Ce mercredi 1er juillet, les ambulanciers privés du Var organisent une journée de mobilisation qualifiée de « presque noire » par leur représentant. Au programme : une opération escargot sur l’autoroute A57 et un rassemblement devant la préfecture de Toulon. Les professionnels réclament une revalorisation de leurs missions, estimant leur modèle économique en péril.
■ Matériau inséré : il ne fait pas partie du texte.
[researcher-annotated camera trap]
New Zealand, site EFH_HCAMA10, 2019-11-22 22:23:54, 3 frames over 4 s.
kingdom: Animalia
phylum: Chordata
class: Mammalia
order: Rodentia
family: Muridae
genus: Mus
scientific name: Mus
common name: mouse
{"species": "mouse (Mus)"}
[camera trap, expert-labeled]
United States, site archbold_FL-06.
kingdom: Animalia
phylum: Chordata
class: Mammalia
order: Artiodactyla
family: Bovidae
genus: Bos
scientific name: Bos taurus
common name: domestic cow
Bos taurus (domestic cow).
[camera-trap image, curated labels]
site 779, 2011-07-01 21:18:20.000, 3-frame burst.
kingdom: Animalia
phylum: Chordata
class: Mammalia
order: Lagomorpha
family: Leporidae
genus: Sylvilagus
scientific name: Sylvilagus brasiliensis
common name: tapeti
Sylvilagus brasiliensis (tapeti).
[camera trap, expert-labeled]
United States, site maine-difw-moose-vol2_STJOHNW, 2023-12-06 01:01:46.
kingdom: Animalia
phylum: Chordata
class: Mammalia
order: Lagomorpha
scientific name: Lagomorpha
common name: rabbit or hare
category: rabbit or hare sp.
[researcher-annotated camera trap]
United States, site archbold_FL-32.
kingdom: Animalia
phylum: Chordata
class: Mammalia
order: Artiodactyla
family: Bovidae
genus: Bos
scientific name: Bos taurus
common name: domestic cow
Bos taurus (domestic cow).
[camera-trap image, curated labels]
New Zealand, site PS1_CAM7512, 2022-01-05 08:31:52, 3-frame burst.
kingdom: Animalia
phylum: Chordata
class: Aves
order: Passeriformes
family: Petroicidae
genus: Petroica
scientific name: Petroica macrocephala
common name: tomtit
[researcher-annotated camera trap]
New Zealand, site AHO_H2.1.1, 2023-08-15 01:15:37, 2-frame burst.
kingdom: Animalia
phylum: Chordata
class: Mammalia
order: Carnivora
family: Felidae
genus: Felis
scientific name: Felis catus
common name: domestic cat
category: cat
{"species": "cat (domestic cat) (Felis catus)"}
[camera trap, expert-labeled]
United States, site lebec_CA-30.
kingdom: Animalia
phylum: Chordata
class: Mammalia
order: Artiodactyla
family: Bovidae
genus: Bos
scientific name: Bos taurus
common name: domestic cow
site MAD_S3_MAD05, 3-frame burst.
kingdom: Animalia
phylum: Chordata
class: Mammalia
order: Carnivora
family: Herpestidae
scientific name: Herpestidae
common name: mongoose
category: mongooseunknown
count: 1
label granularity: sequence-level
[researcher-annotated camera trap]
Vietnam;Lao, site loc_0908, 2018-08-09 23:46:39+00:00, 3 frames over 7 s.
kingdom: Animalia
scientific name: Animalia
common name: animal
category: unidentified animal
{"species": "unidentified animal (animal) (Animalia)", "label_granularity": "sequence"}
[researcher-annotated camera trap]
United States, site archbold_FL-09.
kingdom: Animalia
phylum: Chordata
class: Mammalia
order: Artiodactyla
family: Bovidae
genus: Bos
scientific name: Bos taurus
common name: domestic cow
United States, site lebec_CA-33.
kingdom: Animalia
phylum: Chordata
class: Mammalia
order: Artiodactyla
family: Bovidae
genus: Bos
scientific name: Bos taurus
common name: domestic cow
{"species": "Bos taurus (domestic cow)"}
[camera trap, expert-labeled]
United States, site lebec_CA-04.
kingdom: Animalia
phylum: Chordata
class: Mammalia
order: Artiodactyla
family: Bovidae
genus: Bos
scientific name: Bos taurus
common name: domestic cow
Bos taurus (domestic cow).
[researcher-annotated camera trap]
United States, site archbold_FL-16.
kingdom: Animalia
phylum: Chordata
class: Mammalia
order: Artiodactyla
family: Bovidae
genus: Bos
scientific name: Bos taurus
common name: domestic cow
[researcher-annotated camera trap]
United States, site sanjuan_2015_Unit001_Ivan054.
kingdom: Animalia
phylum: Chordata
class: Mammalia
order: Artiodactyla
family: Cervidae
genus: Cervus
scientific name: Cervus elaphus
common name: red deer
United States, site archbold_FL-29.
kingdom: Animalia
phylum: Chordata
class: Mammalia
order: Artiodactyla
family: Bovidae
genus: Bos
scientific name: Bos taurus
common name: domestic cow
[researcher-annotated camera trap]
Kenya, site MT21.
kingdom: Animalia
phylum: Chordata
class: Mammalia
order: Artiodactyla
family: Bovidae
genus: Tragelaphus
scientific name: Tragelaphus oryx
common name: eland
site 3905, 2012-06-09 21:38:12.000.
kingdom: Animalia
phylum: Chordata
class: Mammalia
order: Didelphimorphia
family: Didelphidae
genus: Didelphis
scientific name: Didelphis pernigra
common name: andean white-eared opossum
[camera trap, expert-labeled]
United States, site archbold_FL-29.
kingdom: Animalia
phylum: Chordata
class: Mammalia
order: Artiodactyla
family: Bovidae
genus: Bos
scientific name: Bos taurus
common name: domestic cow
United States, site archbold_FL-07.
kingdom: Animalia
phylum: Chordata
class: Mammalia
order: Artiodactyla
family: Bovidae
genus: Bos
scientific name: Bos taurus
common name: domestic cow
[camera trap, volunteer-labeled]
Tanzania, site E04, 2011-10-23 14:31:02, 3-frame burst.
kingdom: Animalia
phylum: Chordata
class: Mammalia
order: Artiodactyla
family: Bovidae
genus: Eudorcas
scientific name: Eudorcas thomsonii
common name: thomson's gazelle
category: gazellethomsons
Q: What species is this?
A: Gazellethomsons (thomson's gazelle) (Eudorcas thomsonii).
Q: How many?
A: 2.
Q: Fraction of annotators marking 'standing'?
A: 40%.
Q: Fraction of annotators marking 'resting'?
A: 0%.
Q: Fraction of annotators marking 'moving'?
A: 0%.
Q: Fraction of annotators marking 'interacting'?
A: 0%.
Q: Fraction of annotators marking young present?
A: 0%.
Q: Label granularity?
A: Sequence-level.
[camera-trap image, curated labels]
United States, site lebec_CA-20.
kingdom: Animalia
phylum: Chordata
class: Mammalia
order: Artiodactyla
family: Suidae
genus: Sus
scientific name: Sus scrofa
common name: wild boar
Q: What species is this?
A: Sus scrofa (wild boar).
Un mouvement national qui s’enracine dans le Var
Cette action s’inscrit dans un mouvement national qui dure depuis plusieurs mois. Les ambulanciers demandent l’ouverture de négociations pour revaloriser les tarifs des prestations. « Année après année, la situation ne fait que se dégrader et nous avons vraiment le sentiment d’être la dernière roue du carrosse », déplore Johan Cabrita, directeur général de Var Assistance et délégué régional de la Chambre nationale des services d’ambulances (CNSA).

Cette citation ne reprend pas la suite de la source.